With its release date pushed back a couple of times (never a good sign), the Belgian film “Girl,” a first feature from director Lukas Dhont, limps onto Netflix this week, covered in a cloud of controversy. It began with the news of Dhont’s decision to hold a gender-blind casting call for the lead role of Lara, a trans female ballet dancer, inspired by the journey of Belgian dancer Nora Monsecour. Gender-blind casting may have been well-intentioned but it was a powder keg in this case. Then came news of the casting of Victor Polster, a cis male, in the lead role, which inspired another round of criticism. Although I do my best to avoid buzz (negative or positive), especially if I’m assigned to review, it was impossible with “Girl” (and, in the case of “Girl,” the controversy is a necessary part of the context, as is understanding why people are upset about it). “Girl” debuted at Cannes, winning a couple of plum awards (including the Camera d’Or for Best First Feature), and was nominated for a Golden Globe as well. All along, Monsecour, who collaborated with Dhont through the filming process, has weighed in with support of the film and its intentions, including its graphic depiction of self-harm. All of that being said, does “Girl” work as a film? No. It does not.
The setup, briefly: Lara (Polster) lives with her father and little brother. The family has moved to the city so Lara can attend an elite ballet school. Simultaneously, she is in the beginning stages of gender transition, with hormone therapy, doctor consultations, etc. Her father is supportive of her, but is worried about her moodiness and her fraught relationship with her changing body. Lara has a lot of responsibility in the household, is more like a wife than a daughter, cooking, taking care of her dad and younger brother (who slips up occasionally, referring to Lara as “Victor,” her old name).
The ballet classes are the best parts of “Girl,” with Frank van den Eeden’s cinematography tossing us into the midst of the classes, giving a visceral sense of the experience—the sounds of feet landing on wooden floors, the looks of concentration, the emotional pressure and competition, everyone keeping an eye on everyone else, as well as an overall sense of the overwhelming difficulty of ballet. To be even moderately “good” requires single-minded focus from the earliest age. Lara’s challenges are different from her classmates. She is enrolled in this new school as a female, a controversial decision for her fellow classmates. Lara must devote herself to “catching up” with the other girls, all of whom have been training their feet for dancing en pointe since they were children. Lara has not trained that way, and she works hard with a private teacher, bending and warping her bloody feet into shape. All of this is really interesting!
Unfortunately, “Girl”‘s fascination with Lara’s gender transition translates into a leering focus on her genitals, shoulders and chest. Even disregarding the controversy, “Girl” does not work, mainly because Dhont’s focus is all wrong. What’s interesting in the story—Lara’s experiences as a trans ballerina—is treated as background noise, or at least secondary to the obsession with what her body looks like. There’s something voyeuristic about a camera zooming in repeatedly on a teenager’s groin. Looping Lara’s body hatred (there’s no other word for how it’s portrayed) in with being a ballet dancer seems like it would make sense—there’s a lot of overlap—but that’s not really explored. Instead, the camera seems to ask, repeatedly, “What’s going on in her crotch?” Against advice, Lara tapes down her genitals, and there are numerous scenes of her rashes, her taping process, the pain it causes her. There’s a very graphic scene of self-harm late in the film. The result of all of this is, I believe, unintended on the part of the director.
“Girl” is meant to be an inspiring story of a person becoming who she wants to be. The seeds of that story are there in her private sessions with a ballet tutor, and in how hard she works at whipping her feet into pointe shape. It’s inspiring! But the film’s focus on her body and her increasing impatience to transition—her hatred of her body leading her to that act of self-harm—makes “Girl” a film about a child having a nervous breakdown. Drawing a link between being trans and having a nervous breakdown—and, worse, positioning her self-harm as the ultimate act of liberation—is extremely irresponsible.

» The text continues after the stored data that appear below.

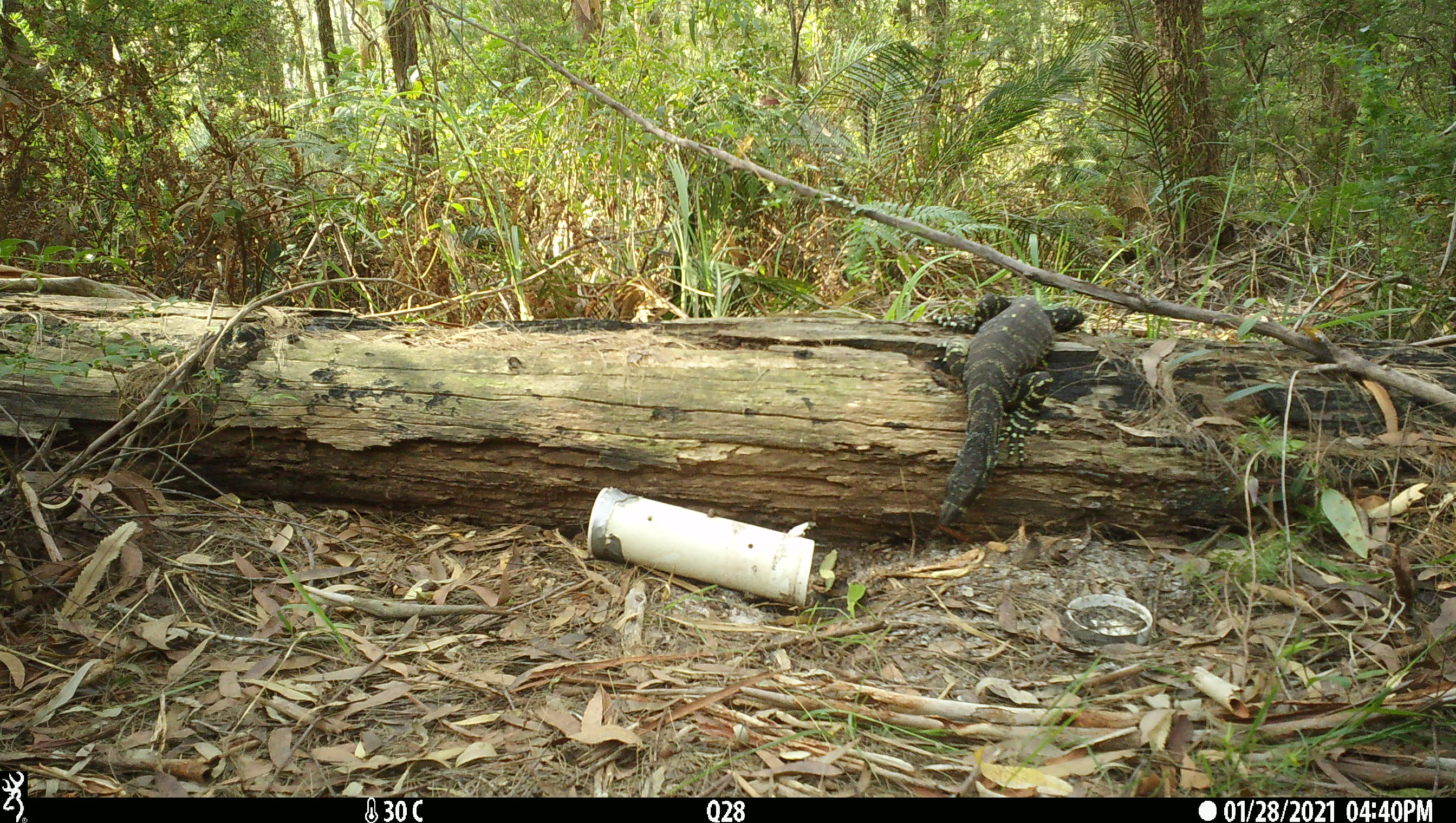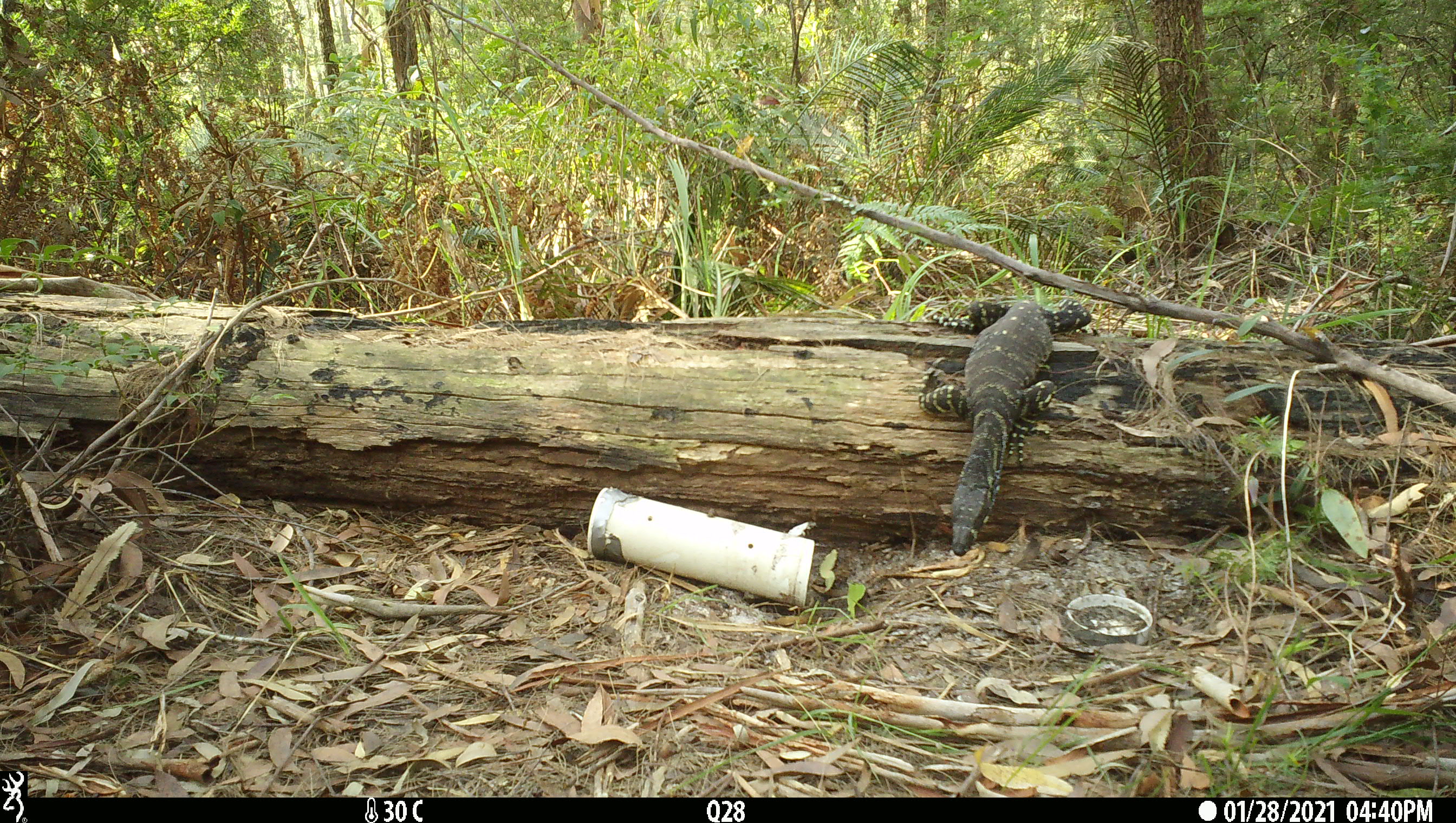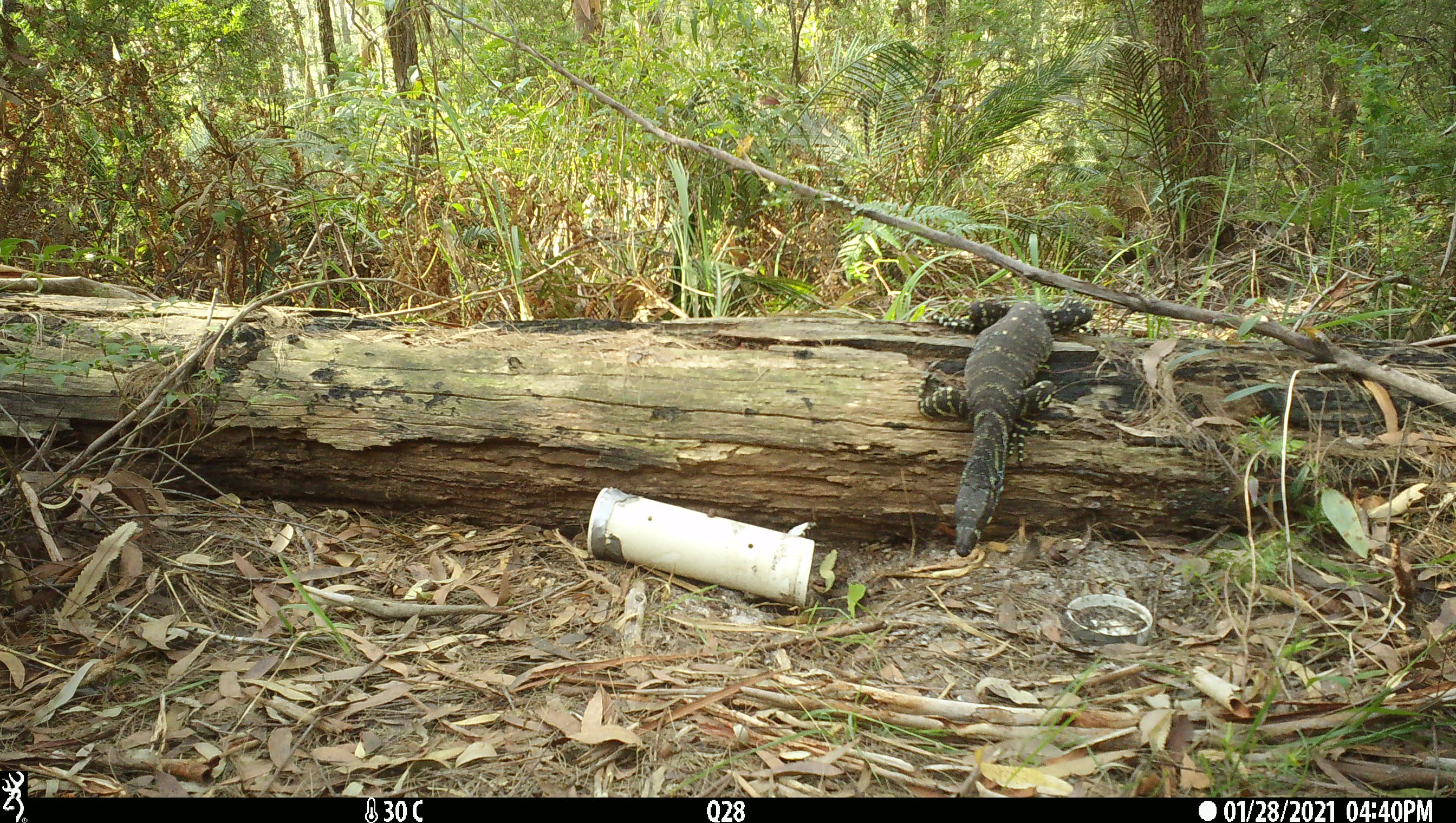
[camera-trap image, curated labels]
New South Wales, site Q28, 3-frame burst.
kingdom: Animalia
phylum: Chordata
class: Reptilia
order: Squamata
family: Varanidae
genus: Varanus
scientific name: Varanus varius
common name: lace monitor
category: goanna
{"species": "goanna (lace monitor) (Varanus varius)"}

Polster has received praise for his performance, but I found him a lackluster onscreen presence, capable of playing only one note, and a boring note at that: the eye-rolling uncommunicative teenager. The challenge of casting Lara is obvious: whoever got the job had to be able to do the dancing. But Lara, as played by Polster, is non-revealing, quiet, and sullen. Her father keeps asking her what’s wrong, and she says “Nothing” or “I don’t know” over and over again. Teenagers can be like this, it’s true, but a whole film of it is tiresome. There’s no way in, especially when the camera keeps moving away from Polster’s face, away from his bloodied hard-working feet, to his groin, again and again. Enough already.